The challenge of more than 50 million cases pending in Indian courts needs to be addressed in a multi-pronged manner. There is no one particular solution to this complex and multi-layered problem. I conclude by proposing six high-impact, quick win reform initiatives which can be undertaken and visible success can be witnessed in one year. These are constitutionally permissible, institutionally viable and administratively achievable by the CJI within one year:
- Weekly “oldest cases first” Lok Adalat for cases pending for 10+ years: This will produce immediate reduction in pendency numbers demonstrating commitment to access to justice, especially for citizens waiting for decades.
- Mandatory digital filing in Supreme Court; and 50% of High Courts: This can be implemented by an administrative order of the CJI. This will dramatically reduce paperwork and storage time.
- Monthly public dashboard on court performance: This information should include pendency per bench with information on the oldest cases age-wise and the disposal time. This will ensure transparency and also invoke individual and institutional agency for improvement.

____

EXPLORE THE MATERIAL -
A - Translate into French the following sentence from the passage on court pendency reform: "There is no one particular solution to this complex and multi-layered problem."
B - Extract the portion of the passage on court pendency reform that runs from "The challenge of" up to and including "waiting for decades.".

(Stored data)

____

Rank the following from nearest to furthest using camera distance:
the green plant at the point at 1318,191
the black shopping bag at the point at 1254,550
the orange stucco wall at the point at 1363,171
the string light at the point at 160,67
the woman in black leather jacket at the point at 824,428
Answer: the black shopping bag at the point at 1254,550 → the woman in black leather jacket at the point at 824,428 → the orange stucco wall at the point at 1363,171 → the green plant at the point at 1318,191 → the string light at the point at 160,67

____

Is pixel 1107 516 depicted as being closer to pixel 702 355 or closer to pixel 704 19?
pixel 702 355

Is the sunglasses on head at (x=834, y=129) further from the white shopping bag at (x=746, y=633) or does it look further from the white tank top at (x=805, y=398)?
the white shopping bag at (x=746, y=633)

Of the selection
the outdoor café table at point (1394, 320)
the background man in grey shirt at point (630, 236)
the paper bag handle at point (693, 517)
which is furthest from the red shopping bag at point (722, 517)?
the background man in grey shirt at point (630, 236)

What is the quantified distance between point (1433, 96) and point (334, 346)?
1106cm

____

ANSWERS FOR EACH ITEM -
A - Il n'existe aucune solution particulière à ce problème complexe et à plusieurs niveaux.

B -
The challenge of more than 50 million cases pending in Indian courts needs to be addressed in a multi-pronged manner. There is no one particular solution to this complex and multi-layered problem. I conclude by proposing six high-impact, quick win reform initiatives which can be undertaken and visible success can be witnessed in one year. These are constitutionally permissible, institutionally viable and administratively achievable by the CJI within one year:
- Weekly “oldest cases first” Lok Adalat for cases pending for 10+ years: This will produce immediate reduction in pendency numbers demonstrating commitment to access to justice, especially for citizens waiting for decades.